The amendments will become effective 30 days after they are published in the Federal Register, at which time advance voluntary compliance is permitted, so long as registrants provide disclosure responsive to an amended item in its entirety.  The adopting release makes clear that Item 303 must be viewed as a single item for this purpose.  Registrants are required to comply with the rule beginning with the first fiscal year ending on or after the date that is 210 days after publication in the Federal Register (for a calendar-year end filer, mandatory compliance will likely not be required until its Form 10-K covering the fiscal year ended December 31, 2021).  Registrants will be required to apply the amended rules in a registration statement and prospectus that on its initial filing date is required to contain financial statements for a period on or after the mandatory compliance date (210 days after the amendments are published in the Federal Register).

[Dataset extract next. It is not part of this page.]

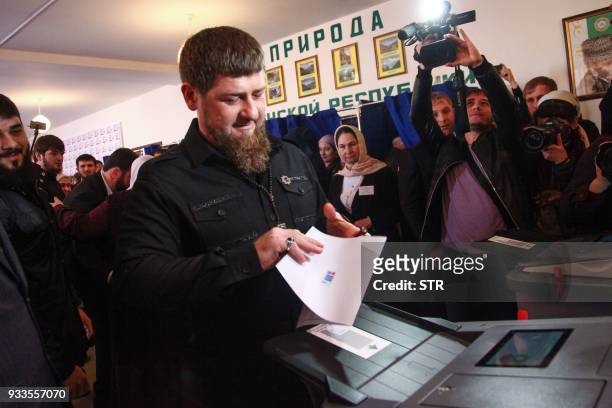 Chechnya's leader Ramzan Kadyrov casts his ballot as he votes during Russia's presidential election at a polling station in the settlement of...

[1] See Putting Principles into Practice, the SEC from 2017-2020 (Nov. 19, 2020), available here, and The Regulation of Corporation Finance – A Principles-Based Approach (Nov. 18, 2020), available here.

[2] Item 5 of Form 20-F provides the requirements for “Operating and Financial Review and Prospects,” which is analogous to the MD&A requirements applicable to domestic issuers under Item 303 of Regulation S-K.  Although the general concepts are similar, the wording differs substantially, and the amendments are different as well.  For the most part, the effect is to converge the requirements of Form 20-F and Regulation S-K Item 303.

[3] In amended Form 20-F, this requirement does not apply to an issuer that uses IFRS, because IFRS has a similar requirement applicable to the notes to the financial statements.  See IFRS 1, paragraph 129, and see Proposing Release at notes 245 and 247.

[4] See Commission Guidance Regarding Management’s Discussion and Analysis of Financial Condition and Results of Operation (Dec. 19, 2003), available here.